The date of the attack, coinciding with the anniversary of Adolf Hitler's birth and the Columbine massacre, confirms that Jasso operated according to a ritual calendar logic. For him, Teotihuacan was the perfect power node, a point of telluric energy similar to those described by François Ribadeau Dumas and Hans S. Bauer in their treatises on occultism and secret societies. Jasso saw himself as an initiate, a link in the chain of a spiritual elite that included Freemasonry, which he never truly understood. It is vital to clarify that Freemasonry, with its imperative of universal brotherhood and philanthropy, is the antithesis of nihilistic hatred. However, his rhetoric mixed Jewish-Masonic conspiracy theories with Thule Mysticism, an intellectual confusion that Oswald Spengler had already warned about in his work on the decline of the West when speaking of the final phase of civilizations, where rational thought is devoured by a new, magical, and violent religiosity.

This “spiritualism,” which some anthropologists have linked to Mexicanist movements or followers of national transformation, took a dark turn in Jasso’s work. Unlike the mysticism of Antonio Velasco Piña or the narrative of Patricia Zarco in "El séptimo cadete", which seek a spiritual reconnection with Mexican roots, Jasso filtered Teotihuacan archaeology through the German Black Forest and Goethe’s demon.
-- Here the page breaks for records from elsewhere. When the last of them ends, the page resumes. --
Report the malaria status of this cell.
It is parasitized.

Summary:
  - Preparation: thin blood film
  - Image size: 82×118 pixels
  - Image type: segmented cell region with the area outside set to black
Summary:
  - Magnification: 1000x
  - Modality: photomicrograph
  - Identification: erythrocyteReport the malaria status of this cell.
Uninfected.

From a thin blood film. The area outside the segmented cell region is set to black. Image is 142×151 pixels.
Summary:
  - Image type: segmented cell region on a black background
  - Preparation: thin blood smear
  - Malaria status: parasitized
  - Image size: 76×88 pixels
His attacks directed at Canadian and American tourists demonstrate that his racism was not a loyalty to Hispanic culture, but rather a hatred of the liberal order of the North, a declaration of war by a “Vengeful Mars” against the materialism he considered decadent.

Mexico must become aware of the constant reality where young people, outside the productive system but imbued with an exclusive, esoteric online narrative, can become executors of imported ideological terrorism. The warning has been issued at the top of the pyramid: violence is no longer solely the domain of the cartels, which also employ youth armies, but has found a new breeding ground in the mystique of resentment. The lone wolf died believing the gods had chosen him, leaving behind the trail of a .38 caliber revolver and a historical void of attention. Faced with a lack of prospects and a future in a productive system that provides meaning, Mexican youth find in the mystique of hatred a territory where they can be "someone." In the eternal City of the Dead, an ideological mindset has crashed against the sacred past, reminding us that nihilism, when cloaked in myth, is the deepest threat to the soul of the nation.